**Your assignment**
Each record should be retyped word for word.

**The data**

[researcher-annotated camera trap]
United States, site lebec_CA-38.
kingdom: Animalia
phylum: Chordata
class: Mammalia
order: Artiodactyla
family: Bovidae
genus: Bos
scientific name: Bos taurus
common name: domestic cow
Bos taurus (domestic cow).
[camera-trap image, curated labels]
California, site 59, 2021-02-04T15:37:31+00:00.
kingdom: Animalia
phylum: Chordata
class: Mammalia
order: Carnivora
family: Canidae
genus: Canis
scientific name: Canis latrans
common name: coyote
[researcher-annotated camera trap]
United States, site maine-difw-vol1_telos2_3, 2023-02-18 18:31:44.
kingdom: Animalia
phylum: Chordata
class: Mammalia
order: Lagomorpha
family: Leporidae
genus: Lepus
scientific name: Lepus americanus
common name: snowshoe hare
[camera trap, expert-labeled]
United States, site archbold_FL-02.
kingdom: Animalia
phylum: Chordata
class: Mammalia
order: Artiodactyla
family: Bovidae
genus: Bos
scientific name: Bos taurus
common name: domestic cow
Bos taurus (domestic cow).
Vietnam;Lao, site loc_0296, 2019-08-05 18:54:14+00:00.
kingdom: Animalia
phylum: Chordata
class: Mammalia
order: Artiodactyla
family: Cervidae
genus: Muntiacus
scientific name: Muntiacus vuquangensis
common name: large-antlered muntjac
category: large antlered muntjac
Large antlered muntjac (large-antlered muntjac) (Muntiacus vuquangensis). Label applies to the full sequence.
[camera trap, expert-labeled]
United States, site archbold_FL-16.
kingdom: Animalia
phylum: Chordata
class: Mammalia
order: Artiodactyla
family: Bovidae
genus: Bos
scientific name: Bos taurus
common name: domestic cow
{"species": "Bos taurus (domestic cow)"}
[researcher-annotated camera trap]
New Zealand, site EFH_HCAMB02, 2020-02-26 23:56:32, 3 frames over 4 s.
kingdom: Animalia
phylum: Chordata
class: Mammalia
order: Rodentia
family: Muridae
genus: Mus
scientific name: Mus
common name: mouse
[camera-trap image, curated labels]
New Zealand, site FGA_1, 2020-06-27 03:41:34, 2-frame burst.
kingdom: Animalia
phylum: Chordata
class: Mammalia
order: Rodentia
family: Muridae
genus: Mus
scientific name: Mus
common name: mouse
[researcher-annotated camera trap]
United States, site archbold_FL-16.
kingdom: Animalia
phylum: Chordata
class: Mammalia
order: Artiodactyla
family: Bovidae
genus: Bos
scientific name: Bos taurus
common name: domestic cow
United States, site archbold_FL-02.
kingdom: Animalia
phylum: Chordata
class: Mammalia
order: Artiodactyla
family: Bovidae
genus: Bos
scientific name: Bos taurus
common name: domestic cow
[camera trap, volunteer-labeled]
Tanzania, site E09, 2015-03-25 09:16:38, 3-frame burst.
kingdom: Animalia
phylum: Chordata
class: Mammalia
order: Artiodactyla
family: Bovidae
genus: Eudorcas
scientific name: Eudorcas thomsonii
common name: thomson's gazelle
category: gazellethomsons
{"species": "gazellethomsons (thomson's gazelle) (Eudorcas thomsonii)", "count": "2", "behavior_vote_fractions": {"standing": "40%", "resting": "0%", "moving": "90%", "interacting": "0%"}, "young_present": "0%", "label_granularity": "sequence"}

**Answer to this problem**
[researcher-annotated camera trap]
United States, site lebec_CA-38.
kingdom: Animalia
phylum: Chordata
class: Mammalia
order: Artiodactyla
family: Bovidae
genus: Bos
scientific name: Bos taurus
common name: domestic cow
Bos taurus (domestic cow).
[camera-trap image, curated labels]
California, site 59, 2021-02-04T15:37:31+00:00.
kingdom: Animalia
phylum: Chordata
class: Mammalia
order: Carnivora
family: Canidae
genus: Canis
scientific name: Canis latrans
common name: coyote
[researcher-annotated camera trap]
United States, site maine-difw-vol1_telos2_3, 2023-02-18 18:31:44.
kingdom: Animalia
phylum: Chordata
class: Mammalia
order: Lagomorpha
family: Leporidae
genus: Lepus
scientific name: Lepus americanus
common name: snowshoe hare
[camera trap, expert-labeled]
United States, site archbold_FL-02.
kingdom: Animalia
phylum: Chordata
class: Mammalia
order: Artiodactyla
family: Bovidae
genus: Bos
scientific name: Bos taurus
common name: domestic cow
Bos taurus (domestic cow).
Vietnam;Lao, site loc_0296, 2019-08-05 18:54:14+00:00.
kingdom: Animalia
phylum: Chordata
class: Mammalia
order: Artiodactyla
family: Cervidae
genus: Muntiacus
scientific name: Muntiacus vuquangensis
common name: large-antlered muntjac
category: large antlered muntjac
Large antlered muntjac (large-antlered muntjac) (Muntiacus vuquangensis). Label applies to the full sequence.
[camera trap, expert-labeled]
United States, site archbold_FL-16.
kingdom: Animalia
phylum: Chordata
class: Mammalia
order: Artiodactyla
family: Bovidae
genus: Bos
scientific name: Bos taurus
common name: domestic cow
{"species": "Bos taurus (domestic cow)"}
[researcher-annotated camera trap]
New Zealand, site EFH_HCAMB02, 2020-02-26 23:56:32, 3 frames over 4 s.
kingdom: Animalia
phylum: Chordata
class: Mammalia
order: Rodentia
family: Muridae
genus: Mus
scientific name: Mus
common name: mouse
[camera-trap image, curated labels]
New Zealand, site FGA_1, 2020-06-27 03:41:34, 2-frame burst.
kingdom: Animalia
phylum: Chordata
class: Mammalia
order: Rodentia
family: Muridae
genus: Mus
scientific name: Mus
common name: mouse
[researcher-annotated camera trap]
United States, site archbold_FL-16.
kingdom: Animalia
phylum: Chordata
class: Mammalia
order: Artiodactyla
family: Bovidae
genus: Bos
scientific name: Bos taurus
common name: domestic cow
United States, site archbold_FL-02.
kingdom: Animalia
phylum: Chordata
class: Mammalia
order: Artiodactyla
family: Bovidae
genus: Bos
scientific name: Bos taurus
common name: domestic cow
[camera trap, volunteer-labeled]
Tanzania, site E09, 2015-03-25 09:16:38, 3-frame burst.
kingdom: Animalia
phylum: Chordata
class: Mammalia
order: Artiodactyla
family: Bovidae
genus: Eudorcas
scientific name: Eudorcas thomsonii
common name: thomson's gazelle
category: gazellethomsons
{"species": "gazellethomsons (thomson's gazelle) (Eudorcas thomsonii)", "count": "2", "behavior_vote_fractions": {"standing": "40%", "resting": "0%", "moving": "90%", "interacting": "0%"}, "young_present": "0%", "label_granularity": "sequence"}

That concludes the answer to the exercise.